Let $$$Sf(S, i)$$$ be the suffix of S from index $$$i$$$ ($$$0$$$-indexed). For example, $$$Sf$$$("abcd", 1) = "bcd". The key idea is making a transform $$$g$$$ of $$$S, T$$$, together with their indices, such that $$$S2.substr(i, n) \leq T2.substr(j, n) \leftrightarrow Sf(g(S2, T2), g(i)) < Sf(g(S2, T2), g(j))$$$, where $$$g(S2, T2)$$$ is a large string obtained from $$$S2, T2$$$, and $$$g(i), g(j)$$$ are the transformed indices (because $$$i, j$$$ correspond to other indices different from $$$i, j$$$ in the large string $$$g(S2, T2)$$$). We need to transform the comparison of substrings to the comparison of suffices, by doing so we can utilize the powerful tool: SA-IS. Please note that there are never two equal suffices of a string because of different lengths.

One failed construction is $$$g(S2, T2) := T2 + S2$$$. For example, $$$T=$$$"zabf", $$$T2=$$$"zabfzabf", $$$S=$$$"abfz", $$$S2=$$$"abfzabfz", T2+S2="zabfzabfabfzabfz". One can check that, the suffix corresponding to the first "abf" ("abfzabfabfzabfz") < the suffix corresponding to the second "abf" ("abfzabfz").

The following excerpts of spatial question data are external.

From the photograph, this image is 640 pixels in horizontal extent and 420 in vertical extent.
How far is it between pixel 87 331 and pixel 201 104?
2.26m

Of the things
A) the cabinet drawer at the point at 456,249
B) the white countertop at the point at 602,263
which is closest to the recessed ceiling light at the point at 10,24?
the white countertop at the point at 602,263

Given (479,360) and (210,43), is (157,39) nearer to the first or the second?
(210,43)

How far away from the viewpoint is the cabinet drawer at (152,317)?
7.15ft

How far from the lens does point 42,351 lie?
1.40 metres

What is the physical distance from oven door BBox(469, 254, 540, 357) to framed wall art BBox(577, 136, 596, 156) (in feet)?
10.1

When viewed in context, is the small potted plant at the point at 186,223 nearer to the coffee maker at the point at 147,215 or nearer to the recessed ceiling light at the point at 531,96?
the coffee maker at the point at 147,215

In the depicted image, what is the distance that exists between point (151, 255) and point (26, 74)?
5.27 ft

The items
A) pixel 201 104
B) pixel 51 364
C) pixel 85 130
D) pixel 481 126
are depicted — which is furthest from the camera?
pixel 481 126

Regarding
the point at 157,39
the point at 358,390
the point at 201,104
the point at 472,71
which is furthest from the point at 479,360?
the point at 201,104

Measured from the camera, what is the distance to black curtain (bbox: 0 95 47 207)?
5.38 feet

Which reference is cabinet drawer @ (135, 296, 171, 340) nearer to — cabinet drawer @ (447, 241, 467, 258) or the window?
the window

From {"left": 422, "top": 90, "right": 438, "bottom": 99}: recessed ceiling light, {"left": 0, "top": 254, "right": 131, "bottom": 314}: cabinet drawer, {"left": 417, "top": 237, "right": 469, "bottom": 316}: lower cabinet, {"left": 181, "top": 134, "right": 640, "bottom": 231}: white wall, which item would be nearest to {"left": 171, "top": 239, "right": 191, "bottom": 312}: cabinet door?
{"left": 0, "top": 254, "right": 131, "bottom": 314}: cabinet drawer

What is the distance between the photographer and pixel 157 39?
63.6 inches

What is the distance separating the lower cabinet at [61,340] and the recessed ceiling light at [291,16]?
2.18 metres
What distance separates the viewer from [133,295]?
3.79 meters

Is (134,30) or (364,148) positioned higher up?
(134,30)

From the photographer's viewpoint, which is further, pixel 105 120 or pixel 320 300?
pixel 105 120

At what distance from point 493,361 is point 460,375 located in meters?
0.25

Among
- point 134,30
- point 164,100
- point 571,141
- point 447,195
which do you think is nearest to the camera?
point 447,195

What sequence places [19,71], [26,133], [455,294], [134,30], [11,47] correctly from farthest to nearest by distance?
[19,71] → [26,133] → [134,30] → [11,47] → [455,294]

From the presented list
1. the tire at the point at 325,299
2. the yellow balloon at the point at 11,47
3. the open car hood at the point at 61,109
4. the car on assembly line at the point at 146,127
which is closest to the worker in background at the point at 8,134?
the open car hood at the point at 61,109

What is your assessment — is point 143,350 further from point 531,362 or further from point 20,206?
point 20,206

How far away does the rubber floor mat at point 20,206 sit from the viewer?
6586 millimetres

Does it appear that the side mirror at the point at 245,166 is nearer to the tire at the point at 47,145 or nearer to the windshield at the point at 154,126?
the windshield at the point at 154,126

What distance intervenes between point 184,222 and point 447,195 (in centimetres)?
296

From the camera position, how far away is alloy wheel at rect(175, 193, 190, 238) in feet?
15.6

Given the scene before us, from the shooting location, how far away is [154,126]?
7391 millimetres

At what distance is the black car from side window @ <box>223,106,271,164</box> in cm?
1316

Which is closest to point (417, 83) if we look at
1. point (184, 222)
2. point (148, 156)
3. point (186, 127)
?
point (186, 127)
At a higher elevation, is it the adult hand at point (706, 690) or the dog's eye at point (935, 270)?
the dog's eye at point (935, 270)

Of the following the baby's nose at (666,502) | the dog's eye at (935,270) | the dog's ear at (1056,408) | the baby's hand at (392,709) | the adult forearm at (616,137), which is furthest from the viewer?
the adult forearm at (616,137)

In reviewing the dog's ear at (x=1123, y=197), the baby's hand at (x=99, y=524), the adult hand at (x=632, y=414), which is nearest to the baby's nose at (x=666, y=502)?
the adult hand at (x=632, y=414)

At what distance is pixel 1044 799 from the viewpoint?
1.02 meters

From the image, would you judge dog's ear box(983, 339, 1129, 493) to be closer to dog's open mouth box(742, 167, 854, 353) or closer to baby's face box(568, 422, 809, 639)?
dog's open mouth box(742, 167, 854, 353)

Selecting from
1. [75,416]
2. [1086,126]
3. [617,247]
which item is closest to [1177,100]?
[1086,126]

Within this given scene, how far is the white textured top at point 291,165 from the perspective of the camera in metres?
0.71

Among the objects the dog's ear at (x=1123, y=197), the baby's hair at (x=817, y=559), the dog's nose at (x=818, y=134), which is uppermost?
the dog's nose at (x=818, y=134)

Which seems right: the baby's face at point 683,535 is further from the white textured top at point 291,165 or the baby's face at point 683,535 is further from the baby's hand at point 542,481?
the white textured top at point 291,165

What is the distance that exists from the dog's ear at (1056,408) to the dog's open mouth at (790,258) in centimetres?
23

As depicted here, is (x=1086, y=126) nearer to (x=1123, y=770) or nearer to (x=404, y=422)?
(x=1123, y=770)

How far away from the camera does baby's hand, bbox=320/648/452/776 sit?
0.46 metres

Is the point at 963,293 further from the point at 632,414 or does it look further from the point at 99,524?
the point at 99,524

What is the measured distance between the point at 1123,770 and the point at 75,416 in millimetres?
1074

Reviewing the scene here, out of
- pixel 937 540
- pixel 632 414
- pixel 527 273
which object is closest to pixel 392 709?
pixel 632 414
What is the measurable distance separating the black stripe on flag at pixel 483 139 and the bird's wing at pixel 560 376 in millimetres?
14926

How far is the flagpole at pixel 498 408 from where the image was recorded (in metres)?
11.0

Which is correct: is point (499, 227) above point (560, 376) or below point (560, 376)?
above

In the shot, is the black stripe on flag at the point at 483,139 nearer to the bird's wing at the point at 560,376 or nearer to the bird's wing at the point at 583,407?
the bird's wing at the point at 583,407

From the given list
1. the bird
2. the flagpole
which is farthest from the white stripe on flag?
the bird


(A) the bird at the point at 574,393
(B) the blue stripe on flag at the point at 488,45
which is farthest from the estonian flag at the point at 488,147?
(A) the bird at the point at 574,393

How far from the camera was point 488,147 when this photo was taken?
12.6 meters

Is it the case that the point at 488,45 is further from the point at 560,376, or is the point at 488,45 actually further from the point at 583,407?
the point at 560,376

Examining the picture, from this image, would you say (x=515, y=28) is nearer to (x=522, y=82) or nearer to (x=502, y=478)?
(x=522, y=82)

Let's review the reason for the failure of our aforementioned construction. First, $$$Sf(T2+S2, i+2n) < Sf(T2+S2, j) \rightarrow S2.substr(i, n) \leq T2.substr(j, n)$$$ is obviously correct. If $$$S2.substr(i, n) < T2.substr(j, n)$$$, then $$$Sf(T2+S2, i+2n) < Sf(T2+S2, j)$$$. The problem occurs when $$$S2.substr(i, n) = T2.substr(j, n)$$$. We can imagine there are two pointers $$$p, q$$$ whose initial places are $$$i+2n, j$$$, respectively. Pointer $$$p, q$$$ go simultaneously to the end of the string $$$T2+S2$$$, each step they travel one character. If $$$j > i$$$, then $$$q$$$ arrives index $$$2n-1$$$ earlier than $$$p$$$ arrives index $$$4n-1$$$, therefore $$$q$$$ would go into the $$$S$$$ area and lose control.

Both $$$S2$$$ and $$$T2$$$ are circular. If $$$S2.substr(i, n) = T2.substr(j, n)$$$, then $$$S2.substr(i, 2n-max(i, j)) = T2.substr(j, 2n-max(i, j))$$$. For example $$$T2=$$$"zabfzabf", $$$S2=$$$"abfzabfz", $$$i=1, j=0, n=4$$$, then $$$2n-max(i, j)=7$$$, "abfzabf"=="abfzabf". When the pointers $$$p, q$$$ are in the area of $$$S2, T2$$$, respectively, they are "safe". The key problem is pointer $$$q$$$ might wander out $$$T2$$$. So we need to protect $$$q$$$ when $$$q$$$ is out $$$T2$$$. A key idea is to add protection. We construct $$$g(T2, S2)$$$ as $$$T2$$$ + string(n-1, 'z') + $$$S2$$$. The string(n-1, 'z') is a safe zone. Since $$$0 \leq i,j \leq n-1$$$, When $$$p$$$ reaches the end of the string, it is guaranteed that $$$q$$$ is in $$$T2$$$ or the safe zone string(n-1, 'z') and $$$SF(g(T2, S2), j) > SF(g(T2, S2), i + 3n-1)$$$. Reason of $$$3n-1$$$: The length of $$$T2$$$ is $$$2n$$$ and the length of the safe zone is $$$n-1$$$. $$$2n + n-1 = 3n-1$$$.

Wrong answer (during contest) without the "safe zone": WA.

Correct answer (after contest, sad, QwQ) with a "safe zone": AC.

Core code:

int main(){
    int n;
    string s, t;
    cin >> n >> s >> t;
    string large = t + t + string(n-1, 'z') + s + s;
    vector<int> v = move(atcoder::suffix_array(large)); //O(n)
    ll ans = 0, snum = 0;
    //You can list S-T suffice like S S T S S T T...
    //When you meet T, add the number of S before that T to answer.
    for(int i = 0; i < 5*n-1; ++i){
    	int x = v[i];
    	if(x >= 3*n-1 && x <= 4*n-2){
    		++snum;
    	}
    	if(x >= 0 && x <= n-1){
    		ans += snum;
    	}
    }
    cout << ans << "\n";
}